Import tariff on plastics, chemicals to be cut
Adianto P. Simamora, The Jakarta Post, Jakarta
The government will slash import tariffs on chemical and plastic products to between 0 percent and 5 percent in early January next year in line with ASEAN free trade area (AFTA) requirements, the Ministry of Trade and Industry said Thursday.
"We are committed to fully implementing the AFTA agreement. The import tariff on all products, including chemicals and plastics, will be lowered to between 0 and 5 percent starting (January) next year," Ketut Suarka, head of ASEAN trade cooperation at the ministry, told The Jakarta Post.
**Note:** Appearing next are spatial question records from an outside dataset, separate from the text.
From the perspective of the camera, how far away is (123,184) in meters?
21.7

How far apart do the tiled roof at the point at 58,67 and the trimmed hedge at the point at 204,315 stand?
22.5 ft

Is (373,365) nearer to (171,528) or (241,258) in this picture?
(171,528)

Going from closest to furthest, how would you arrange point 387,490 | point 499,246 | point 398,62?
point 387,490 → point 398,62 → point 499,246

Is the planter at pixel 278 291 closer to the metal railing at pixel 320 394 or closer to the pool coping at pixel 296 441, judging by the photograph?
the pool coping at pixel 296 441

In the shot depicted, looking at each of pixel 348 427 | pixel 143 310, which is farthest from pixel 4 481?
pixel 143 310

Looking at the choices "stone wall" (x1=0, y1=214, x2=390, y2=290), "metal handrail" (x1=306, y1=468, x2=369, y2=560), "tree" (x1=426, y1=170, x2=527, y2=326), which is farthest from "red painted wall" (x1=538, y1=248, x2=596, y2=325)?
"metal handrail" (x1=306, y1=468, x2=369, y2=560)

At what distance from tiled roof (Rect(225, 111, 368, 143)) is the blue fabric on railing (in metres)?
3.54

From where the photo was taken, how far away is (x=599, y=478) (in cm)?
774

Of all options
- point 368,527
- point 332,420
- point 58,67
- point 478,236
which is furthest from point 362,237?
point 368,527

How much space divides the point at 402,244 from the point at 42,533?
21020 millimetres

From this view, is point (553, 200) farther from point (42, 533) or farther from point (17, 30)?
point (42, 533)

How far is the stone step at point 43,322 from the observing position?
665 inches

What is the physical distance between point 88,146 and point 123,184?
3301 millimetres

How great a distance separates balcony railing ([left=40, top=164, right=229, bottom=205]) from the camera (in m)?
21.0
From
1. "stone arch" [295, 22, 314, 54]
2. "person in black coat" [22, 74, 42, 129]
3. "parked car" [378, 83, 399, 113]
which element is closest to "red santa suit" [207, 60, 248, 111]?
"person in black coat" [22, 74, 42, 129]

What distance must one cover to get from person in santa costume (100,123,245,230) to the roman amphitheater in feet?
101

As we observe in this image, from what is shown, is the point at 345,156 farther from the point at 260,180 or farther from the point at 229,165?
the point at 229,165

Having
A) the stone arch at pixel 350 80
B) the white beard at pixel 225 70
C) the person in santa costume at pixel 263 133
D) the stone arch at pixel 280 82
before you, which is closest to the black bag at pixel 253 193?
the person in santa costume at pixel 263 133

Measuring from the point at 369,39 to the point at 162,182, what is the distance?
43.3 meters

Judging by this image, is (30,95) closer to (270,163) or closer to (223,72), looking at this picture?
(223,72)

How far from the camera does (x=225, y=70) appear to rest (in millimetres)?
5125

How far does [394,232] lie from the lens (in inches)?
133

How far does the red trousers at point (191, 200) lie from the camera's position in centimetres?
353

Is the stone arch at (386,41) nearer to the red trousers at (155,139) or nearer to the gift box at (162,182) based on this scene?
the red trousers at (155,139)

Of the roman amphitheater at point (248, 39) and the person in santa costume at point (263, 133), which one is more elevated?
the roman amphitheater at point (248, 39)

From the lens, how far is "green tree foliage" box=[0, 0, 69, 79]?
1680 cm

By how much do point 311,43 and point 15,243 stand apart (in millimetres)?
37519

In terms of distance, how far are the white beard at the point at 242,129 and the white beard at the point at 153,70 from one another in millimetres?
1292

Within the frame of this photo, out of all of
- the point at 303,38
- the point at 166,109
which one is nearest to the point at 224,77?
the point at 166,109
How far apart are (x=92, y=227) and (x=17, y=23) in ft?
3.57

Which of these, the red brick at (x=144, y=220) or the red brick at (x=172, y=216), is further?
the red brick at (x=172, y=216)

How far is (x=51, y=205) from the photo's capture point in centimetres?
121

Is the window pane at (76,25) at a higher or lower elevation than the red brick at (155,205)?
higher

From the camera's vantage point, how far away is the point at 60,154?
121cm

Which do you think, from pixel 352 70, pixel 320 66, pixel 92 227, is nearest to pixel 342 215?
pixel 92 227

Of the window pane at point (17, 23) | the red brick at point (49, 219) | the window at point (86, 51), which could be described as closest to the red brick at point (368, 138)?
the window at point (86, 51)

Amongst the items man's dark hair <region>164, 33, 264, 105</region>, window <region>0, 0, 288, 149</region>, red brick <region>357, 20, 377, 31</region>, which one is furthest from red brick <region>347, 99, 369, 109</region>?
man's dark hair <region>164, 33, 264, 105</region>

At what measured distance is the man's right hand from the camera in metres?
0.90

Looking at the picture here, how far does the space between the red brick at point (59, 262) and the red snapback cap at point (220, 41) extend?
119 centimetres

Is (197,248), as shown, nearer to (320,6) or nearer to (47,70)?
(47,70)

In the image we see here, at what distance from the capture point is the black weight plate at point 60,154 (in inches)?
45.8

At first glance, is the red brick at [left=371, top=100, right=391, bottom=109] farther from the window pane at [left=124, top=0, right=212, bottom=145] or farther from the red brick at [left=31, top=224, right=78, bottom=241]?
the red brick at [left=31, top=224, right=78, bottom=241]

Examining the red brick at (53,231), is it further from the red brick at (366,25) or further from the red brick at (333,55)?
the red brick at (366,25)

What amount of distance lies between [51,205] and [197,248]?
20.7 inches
Ketut said complying with the AFTA scheme was also important to help restore investor confidence in Indonesia.
AFTA is a free trade arrangement among the members of the Association of South East Asian Nations (ASEAN), under which import tariffs on thousands of products have to be cut to between 0 percent and 5 percent. The scheme was applied for the first time in January this year.
Indonesia initially registered 7,206 items in the inclusion list of the AFTA scheme, but only 7,137 items were immediately affected by the import tariff reduction measure, while the tariffs on the remaining 69 items, mostly chemicals and plastics, remained above 5 percent.
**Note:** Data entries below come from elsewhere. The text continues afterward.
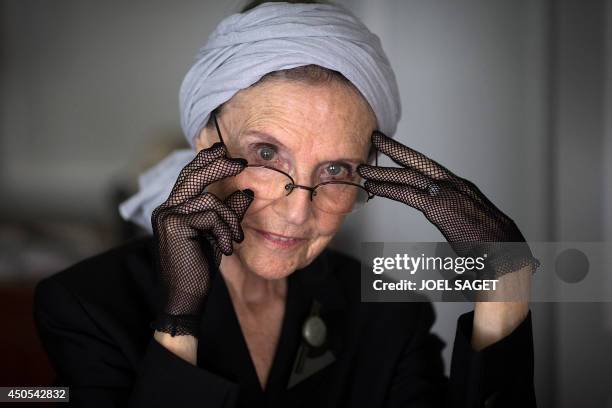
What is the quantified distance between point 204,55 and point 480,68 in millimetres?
748

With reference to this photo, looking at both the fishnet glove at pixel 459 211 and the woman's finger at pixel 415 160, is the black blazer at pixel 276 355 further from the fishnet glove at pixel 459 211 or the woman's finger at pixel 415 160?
the woman's finger at pixel 415 160

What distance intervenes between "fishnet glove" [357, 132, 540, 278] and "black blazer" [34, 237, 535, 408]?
Result: 0.12 meters

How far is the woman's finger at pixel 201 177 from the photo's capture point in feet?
3.35

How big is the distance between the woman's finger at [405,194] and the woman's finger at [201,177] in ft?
0.81

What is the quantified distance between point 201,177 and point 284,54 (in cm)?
26

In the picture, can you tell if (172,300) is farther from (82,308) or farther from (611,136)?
(611,136)

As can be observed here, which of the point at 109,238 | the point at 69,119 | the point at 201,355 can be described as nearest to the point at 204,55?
the point at 201,355

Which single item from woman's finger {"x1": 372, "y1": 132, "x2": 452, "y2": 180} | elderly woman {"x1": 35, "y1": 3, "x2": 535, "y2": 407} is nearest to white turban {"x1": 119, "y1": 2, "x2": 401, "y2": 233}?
elderly woman {"x1": 35, "y1": 3, "x2": 535, "y2": 407}

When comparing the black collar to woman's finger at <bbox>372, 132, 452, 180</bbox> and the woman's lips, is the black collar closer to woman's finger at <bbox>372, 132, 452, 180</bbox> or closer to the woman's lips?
the woman's lips

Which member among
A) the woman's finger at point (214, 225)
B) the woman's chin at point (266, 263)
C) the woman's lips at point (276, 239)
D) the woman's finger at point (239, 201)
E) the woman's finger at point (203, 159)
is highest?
the woman's finger at point (203, 159)

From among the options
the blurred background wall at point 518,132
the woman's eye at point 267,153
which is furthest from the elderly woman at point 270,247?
the blurred background wall at point 518,132

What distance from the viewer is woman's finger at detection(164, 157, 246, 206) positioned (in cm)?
102

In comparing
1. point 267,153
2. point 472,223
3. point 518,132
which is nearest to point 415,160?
point 472,223

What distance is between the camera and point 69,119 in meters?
4.00
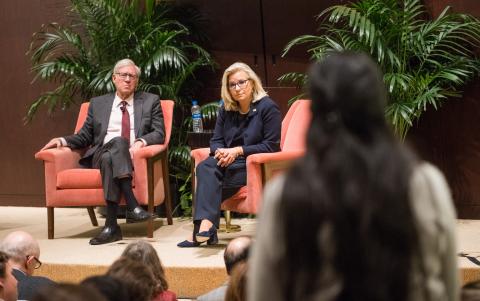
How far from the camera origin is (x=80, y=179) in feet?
16.9

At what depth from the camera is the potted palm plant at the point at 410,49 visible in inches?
203

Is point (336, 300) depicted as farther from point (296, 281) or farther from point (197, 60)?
point (197, 60)

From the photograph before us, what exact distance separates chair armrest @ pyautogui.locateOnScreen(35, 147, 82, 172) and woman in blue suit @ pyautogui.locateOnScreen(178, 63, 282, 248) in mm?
991

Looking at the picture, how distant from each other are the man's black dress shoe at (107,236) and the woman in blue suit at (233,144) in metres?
0.51

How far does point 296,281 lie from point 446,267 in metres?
0.26

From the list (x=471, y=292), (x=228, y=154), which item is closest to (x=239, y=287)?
(x=471, y=292)

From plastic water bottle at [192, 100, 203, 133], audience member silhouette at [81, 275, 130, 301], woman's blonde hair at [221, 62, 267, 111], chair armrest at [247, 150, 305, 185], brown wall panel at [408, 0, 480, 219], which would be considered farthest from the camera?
plastic water bottle at [192, 100, 203, 133]

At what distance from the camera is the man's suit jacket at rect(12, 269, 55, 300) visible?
2.99 metres

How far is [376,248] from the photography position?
1.29 metres

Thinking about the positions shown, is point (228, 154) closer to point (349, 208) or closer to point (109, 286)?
point (109, 286)

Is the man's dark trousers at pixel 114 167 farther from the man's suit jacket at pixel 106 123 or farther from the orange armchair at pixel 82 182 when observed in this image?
the man's suit jacket at pixel 106 123

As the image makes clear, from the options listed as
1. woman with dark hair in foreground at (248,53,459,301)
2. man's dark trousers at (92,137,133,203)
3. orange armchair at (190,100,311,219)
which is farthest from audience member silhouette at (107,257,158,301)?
man's dark trousers at (92,137,133,203)

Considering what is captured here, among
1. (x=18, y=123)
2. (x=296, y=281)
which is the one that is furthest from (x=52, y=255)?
(x=296, y=281)

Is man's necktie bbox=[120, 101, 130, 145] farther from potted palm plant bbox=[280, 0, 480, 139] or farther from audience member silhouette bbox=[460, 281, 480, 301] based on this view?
audience member silhouette bbox=[460, 281, 480, 301]
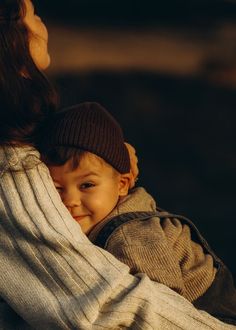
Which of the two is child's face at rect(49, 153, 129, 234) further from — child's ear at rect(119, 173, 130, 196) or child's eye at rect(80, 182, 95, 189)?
child's ear at rect(119, 173, 130, 196)

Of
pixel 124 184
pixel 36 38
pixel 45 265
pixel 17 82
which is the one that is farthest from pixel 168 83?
pixel 45 265

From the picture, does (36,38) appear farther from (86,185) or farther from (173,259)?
(173,259)

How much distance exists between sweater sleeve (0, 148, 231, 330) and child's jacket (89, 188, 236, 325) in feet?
0.51

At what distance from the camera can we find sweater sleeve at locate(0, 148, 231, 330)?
6.84 ft

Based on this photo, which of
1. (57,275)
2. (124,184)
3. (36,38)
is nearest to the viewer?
(57,275)

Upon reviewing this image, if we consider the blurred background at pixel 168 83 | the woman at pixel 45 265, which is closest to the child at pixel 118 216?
the woman at pixel 45 265

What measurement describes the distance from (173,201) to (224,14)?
36.1 inches

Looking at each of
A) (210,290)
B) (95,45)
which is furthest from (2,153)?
(95,45)

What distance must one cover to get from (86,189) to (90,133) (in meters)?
0.15

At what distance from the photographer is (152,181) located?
4500 millimetres

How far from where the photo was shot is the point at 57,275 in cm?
210

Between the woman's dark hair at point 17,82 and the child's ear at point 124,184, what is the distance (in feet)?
1.35

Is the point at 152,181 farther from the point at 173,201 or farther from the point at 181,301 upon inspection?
the point at 181,301

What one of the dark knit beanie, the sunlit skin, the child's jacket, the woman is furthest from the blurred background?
the woman
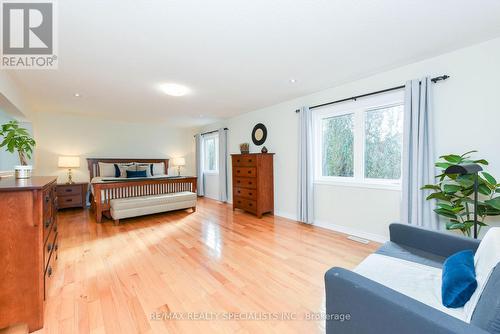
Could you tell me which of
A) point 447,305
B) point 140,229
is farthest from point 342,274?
point 140,229

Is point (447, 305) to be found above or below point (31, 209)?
below

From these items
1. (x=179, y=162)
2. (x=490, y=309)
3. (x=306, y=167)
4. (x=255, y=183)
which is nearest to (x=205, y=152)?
(x=179, y=162)

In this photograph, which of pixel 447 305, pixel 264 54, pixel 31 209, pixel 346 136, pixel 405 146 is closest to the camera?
pixel 447 305

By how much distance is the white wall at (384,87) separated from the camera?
202cm

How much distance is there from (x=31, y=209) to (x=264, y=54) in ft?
7.56

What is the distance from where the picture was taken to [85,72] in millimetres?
2549

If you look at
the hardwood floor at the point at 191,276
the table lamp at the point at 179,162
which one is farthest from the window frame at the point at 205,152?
the hardwood floor at the point at 191,276

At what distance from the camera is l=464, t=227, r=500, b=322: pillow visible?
879mm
Ministers of the six founding members of ASEAN (Indonesia, Malaysia, Singapore, Philippines, Thailand, and Brunei Darussalam) agreed in 1998 to allow member countries to delay cutting tariffs on several products until 2003 under its flexibility scheme. Indonesia proposed the above 69 items.
The government initially hoped that by delaying the tariff reduction plan for these items, the related industries would have more time to improve their competitiveness before facing head-on competition with players from ASEAN.
However, the ailing local chemical industries said that they were not yet ready for regional competition next year.
Azis Pane, chemical industry chairman at the Indonesian Chamber of Commerce and Industry, said the liberalization drive would force the local industries to stop their operations.
"We've just started to recover from the impact of the economic crisis, we are not yet ready to compete with players from other countries next year," Azis said.
He said that Kadin had repeatedly explained to the government that the country's chemical industries were still in a weak condition and that the AFTA plan must be delayed once again.
"This (AFTA) is bad news for us ... We'll fight for a delay," he said.
Among the problems plaguing the domestic chemical industry are outdated technology, limited financial ability and huge debt burdens.